Check-mark accuracy, all or none

by Ilya Evdokimov | Mar 01, 2010 | Uncategorized

Check-mark processing (OMR) is one of the most accurate recognition technologies

Check-mark processing (OMR) is one of the most accurate recognition technologies. Companies who properly utilize OMR are able to process documents quickly and accurately. But for the same reason OMR is accurate, it can also be very inaccurate, when not used properly.

For the most part, OMR is an all or nothing technology. Unlike the varying degrees of accuracy and uncertainty in OCR, with OMR, a field is checked or not. Where accuracy and uncertainty come into play is when you deal with collections of check-marks where the technology will compare the results of all to see whichever ones are most likely checked. The three areas where organizations make the mistake when using OMR is: improper OMR type, poor thresholds, and bad rules.

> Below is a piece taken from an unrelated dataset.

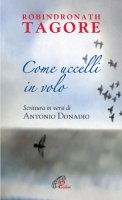 Come uccelli in volo - Donadio Antonio, Rabindranath Tagore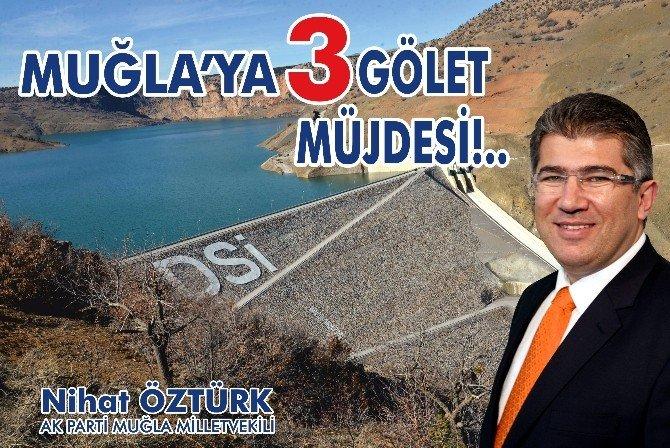 Muğla'ya Gölet Müjdesi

Many think of OMR fields as the traditional bubble on school tests. But there are several types of OMR fields. Rectangle, Round, Automatic, and White Field. Unlike text recognition, the wrong field type selection in OMR results in 100% incorrect results, most of the time.

Rectangle and round are the traditional fields that comes to mind when thinking of check-marks. The technology used to processes these, also includes a way to tell if a field has been corrected ( slashed out, and answer changed ). For these fields, the borders of the field are detected and when a high enough amount of black pixels is found within the border, the field is considered checked. The only time this will not be the case is when a field has been detected as having a correction.

Automatic field types are for those forms that have non-traditional border types for their fields, OR have some sort of text already existing in the field. For example, if you scan a Scantron form as a black and white image without dropout, you will get for each field a round circle with some letter or number printed in the middle. In this case you would have to use the automatic field type. What happens is that the software compares an EMPTY form to the form being processed. If for example, a field has the letter “A” printed in the middle, the software will count how many pixels in the field the A consist of and use that as a baseline. For a field to be checked, it will have to contain some number of black pixels OVER the baseline. If in this case, you used a rectangle or round check-mark type field, all fields would be considered checked because no baseline was established. Now finally are white fields.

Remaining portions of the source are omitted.